LAWG and WOLA Urge Mexican Government to Protect Human Rights of Migrants and Defenders

Print Friendly, PDF & Email

On May 1, 2015, a cargo train arrived in Tenosique in southern Mexico at 6pm.  It stopped long enough for hundreds of migrants, including families, women, and children, to climb aboard, while a vehicle operated by a unit of Mexico’s immigration agency and local police in the vicinity did nothing.  Hours later, Mexican authorities, including Mexico’s National Migration Institute (INM) and federal police, began a violent enforcement operation against those migrants aboard the train, throwing them from the moving train, and pursuing many who ran.  Furthermore, authorities intimidated and impeded the documentation work of human rights defenders from “The 72” migrant shelter.

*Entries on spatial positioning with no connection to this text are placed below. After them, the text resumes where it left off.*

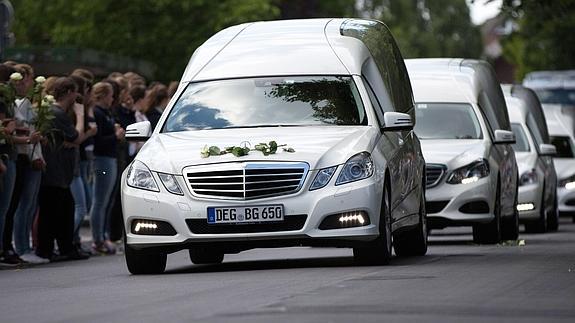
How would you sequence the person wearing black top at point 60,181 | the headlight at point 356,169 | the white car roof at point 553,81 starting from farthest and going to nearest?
the white car roof at point 553,81, the person wearing black top at point 60,181, the headlight at point 356,169

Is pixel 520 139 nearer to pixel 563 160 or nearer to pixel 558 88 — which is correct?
pixel 563 160

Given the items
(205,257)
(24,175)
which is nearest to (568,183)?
(24,175)

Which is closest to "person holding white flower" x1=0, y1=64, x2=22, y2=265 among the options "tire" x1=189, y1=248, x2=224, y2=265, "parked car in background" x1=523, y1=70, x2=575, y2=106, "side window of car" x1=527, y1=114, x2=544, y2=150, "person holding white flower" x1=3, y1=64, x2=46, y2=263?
"person holding white flower" x1=3, y1=64, x2=46, y2=263

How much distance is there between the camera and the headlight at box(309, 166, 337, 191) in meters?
14.6

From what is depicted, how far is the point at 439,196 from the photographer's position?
20750mm

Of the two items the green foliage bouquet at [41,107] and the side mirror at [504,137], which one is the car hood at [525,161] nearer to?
the side mirror at [504,137]

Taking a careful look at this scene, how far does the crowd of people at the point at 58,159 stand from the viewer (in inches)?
712

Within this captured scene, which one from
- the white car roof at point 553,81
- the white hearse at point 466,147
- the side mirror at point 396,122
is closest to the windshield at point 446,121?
the white hearse at point 466,147

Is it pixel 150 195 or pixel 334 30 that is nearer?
pixel 150 195

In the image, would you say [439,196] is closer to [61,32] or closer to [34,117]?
[34,117]

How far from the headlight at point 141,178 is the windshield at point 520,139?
12.2m

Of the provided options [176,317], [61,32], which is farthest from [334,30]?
[61,32]

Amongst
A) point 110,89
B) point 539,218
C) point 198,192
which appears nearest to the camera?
point 198,192

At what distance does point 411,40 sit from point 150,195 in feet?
246
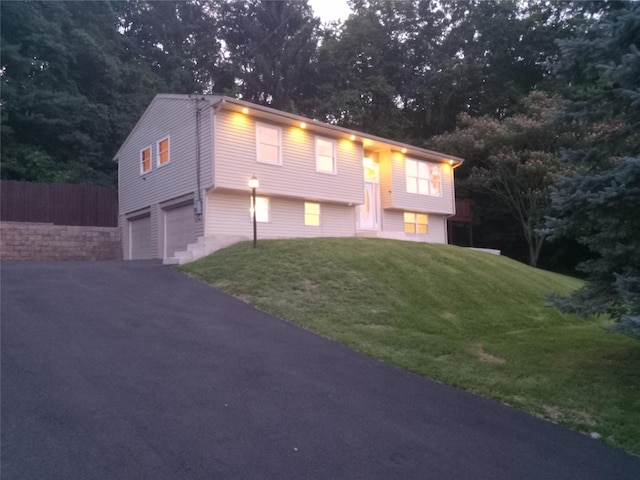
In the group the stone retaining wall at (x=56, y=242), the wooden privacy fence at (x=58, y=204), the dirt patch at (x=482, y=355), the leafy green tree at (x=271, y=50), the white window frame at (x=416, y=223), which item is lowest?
the dirt patch at (x=482, y=355)

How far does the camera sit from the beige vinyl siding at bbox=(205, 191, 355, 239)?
17031mm

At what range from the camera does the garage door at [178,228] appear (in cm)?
1752

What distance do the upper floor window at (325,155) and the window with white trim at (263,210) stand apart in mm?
2422

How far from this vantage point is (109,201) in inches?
877

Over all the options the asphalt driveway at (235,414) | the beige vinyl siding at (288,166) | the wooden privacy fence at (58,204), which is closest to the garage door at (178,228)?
the beige vinyl siding at (288,166)

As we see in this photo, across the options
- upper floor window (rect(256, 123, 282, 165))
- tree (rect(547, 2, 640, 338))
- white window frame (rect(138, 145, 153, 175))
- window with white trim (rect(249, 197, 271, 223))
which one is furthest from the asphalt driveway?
white window frame (rect(138, 145, 153, 175))

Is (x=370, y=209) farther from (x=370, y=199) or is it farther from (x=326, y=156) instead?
(x=326, y=156)

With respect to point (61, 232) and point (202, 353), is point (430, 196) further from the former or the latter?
point (202, 353)

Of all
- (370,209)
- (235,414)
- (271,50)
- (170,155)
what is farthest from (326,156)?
(271,50)

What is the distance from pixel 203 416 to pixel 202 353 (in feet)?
6.59

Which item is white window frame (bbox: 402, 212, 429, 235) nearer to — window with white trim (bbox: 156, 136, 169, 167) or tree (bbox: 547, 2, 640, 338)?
window with white trim (bbox: 156, 136, 169, 167)

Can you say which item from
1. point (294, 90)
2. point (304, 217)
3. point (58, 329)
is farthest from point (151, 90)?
point (58, 329)

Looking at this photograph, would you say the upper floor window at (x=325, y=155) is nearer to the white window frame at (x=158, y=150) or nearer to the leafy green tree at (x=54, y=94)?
the white window frame at (x=158, y=150)

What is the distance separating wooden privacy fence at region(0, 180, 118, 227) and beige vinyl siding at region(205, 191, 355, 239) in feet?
23.5
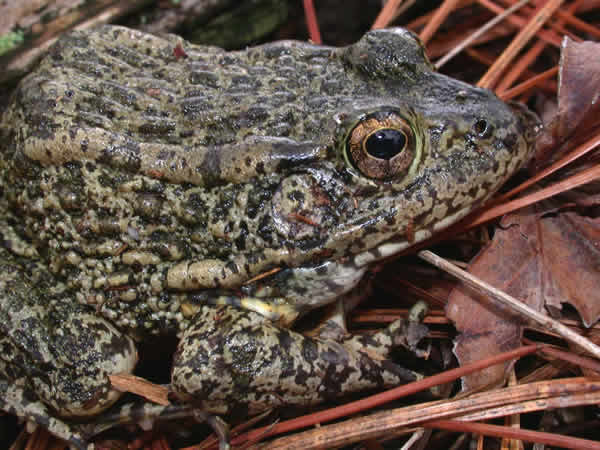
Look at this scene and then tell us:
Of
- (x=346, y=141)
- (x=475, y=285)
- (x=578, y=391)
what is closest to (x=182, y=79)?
(x=346, y=141)

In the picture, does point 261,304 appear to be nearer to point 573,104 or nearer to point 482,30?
point 573,104

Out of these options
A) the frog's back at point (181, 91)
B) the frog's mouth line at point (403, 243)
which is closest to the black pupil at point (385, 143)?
the frog's back at point (181, 91)

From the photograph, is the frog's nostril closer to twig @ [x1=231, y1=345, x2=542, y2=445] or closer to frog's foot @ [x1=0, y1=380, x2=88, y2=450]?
twig @ [x1=231, y1=345, x2=542, y2=445]

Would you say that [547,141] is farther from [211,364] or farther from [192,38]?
[192,38]

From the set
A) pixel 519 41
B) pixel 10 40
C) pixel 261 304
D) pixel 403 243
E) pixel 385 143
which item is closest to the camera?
pixel 385 143

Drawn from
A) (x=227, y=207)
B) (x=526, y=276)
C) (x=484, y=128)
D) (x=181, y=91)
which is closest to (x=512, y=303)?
(x=526, y=276)

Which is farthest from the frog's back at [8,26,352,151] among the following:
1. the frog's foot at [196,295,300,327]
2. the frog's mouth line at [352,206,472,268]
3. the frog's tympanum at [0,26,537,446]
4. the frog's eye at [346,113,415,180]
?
the frog's foot at [196,295,300,327]
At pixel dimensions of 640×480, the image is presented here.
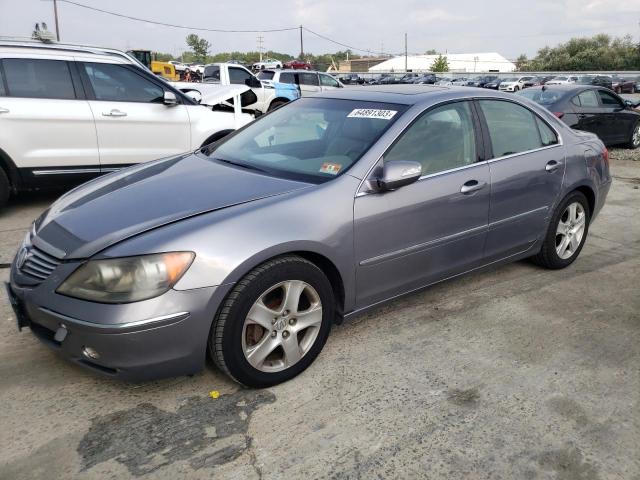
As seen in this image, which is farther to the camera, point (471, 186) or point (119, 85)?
point (119, 85)

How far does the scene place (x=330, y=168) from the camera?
3.12 metres

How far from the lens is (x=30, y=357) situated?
3010 mm

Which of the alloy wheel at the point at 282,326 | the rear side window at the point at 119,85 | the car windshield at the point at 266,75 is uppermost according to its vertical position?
the car windshield at the point at 266,75

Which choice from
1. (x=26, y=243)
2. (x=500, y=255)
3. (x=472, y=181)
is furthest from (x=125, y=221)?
(x=500, y=255)

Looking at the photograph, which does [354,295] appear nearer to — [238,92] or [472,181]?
[472,181]

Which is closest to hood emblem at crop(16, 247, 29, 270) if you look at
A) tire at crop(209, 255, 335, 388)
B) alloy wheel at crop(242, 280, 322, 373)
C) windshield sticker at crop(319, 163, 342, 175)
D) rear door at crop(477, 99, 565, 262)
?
tire at crop(209, 255, 335, 388)

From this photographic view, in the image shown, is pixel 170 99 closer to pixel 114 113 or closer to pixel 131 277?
pixel 114 113

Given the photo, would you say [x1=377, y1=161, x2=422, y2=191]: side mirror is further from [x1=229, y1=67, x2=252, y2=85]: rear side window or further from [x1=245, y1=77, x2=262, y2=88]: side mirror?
[x1=229, y1=67, x2=252, y2=85]: rear side window

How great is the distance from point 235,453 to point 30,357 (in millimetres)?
1456

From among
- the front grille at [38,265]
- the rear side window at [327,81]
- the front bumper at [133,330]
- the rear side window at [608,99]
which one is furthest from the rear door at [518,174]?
the rear side window at [327,81]

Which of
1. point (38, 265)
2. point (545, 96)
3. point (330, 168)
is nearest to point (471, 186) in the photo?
point (330, 168)

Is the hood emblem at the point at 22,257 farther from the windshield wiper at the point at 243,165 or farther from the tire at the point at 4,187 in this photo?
the tire at the point at 4,187

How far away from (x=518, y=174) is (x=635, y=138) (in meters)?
9.98

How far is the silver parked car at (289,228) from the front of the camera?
2.40 m
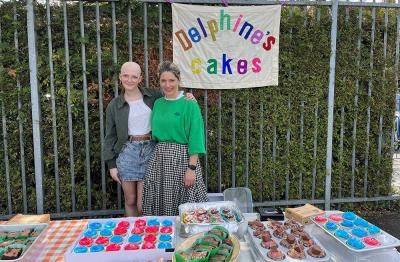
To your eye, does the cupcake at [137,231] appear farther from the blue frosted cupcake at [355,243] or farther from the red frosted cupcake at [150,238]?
the blue frosted cupcake at [355,243]

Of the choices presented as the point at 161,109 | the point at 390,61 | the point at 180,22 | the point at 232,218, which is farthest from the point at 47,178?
the point at 390,61

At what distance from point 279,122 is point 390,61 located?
159 centimetres

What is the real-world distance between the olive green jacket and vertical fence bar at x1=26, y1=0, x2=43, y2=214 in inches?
43.2

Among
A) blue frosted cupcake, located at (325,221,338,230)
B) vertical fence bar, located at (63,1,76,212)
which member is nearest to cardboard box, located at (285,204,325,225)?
blue frosted cupcake, located at (325,221,338,230)

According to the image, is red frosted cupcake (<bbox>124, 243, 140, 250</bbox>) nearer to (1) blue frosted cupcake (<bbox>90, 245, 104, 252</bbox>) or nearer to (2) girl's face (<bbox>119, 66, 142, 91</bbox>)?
(1) blue frosted cupcake (<bbox>90, 245, 104, 252</bbox>)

LAWG and the Washington Office on Latin America (WOLA) wrote a letter to Mexican Secretary of the Interior Osorio Chong expressing our extreme concern over this use of force against migrants and migrant rights defenders and the growing trend of violence and abuse that it exemplifies.  Migration enforcement operations, which have increased with the inauguration of Mexico’s Southern Border Program (Plan Frontera Sur), are placing already vulnerable migrants at greater risk in transit through Mexico.  LAWG and WOLA urge the Mexican government to fulfill its obligations to protect and defend the human rights of migrants in Mexico, as well as those of the human rights defenders working to protect them.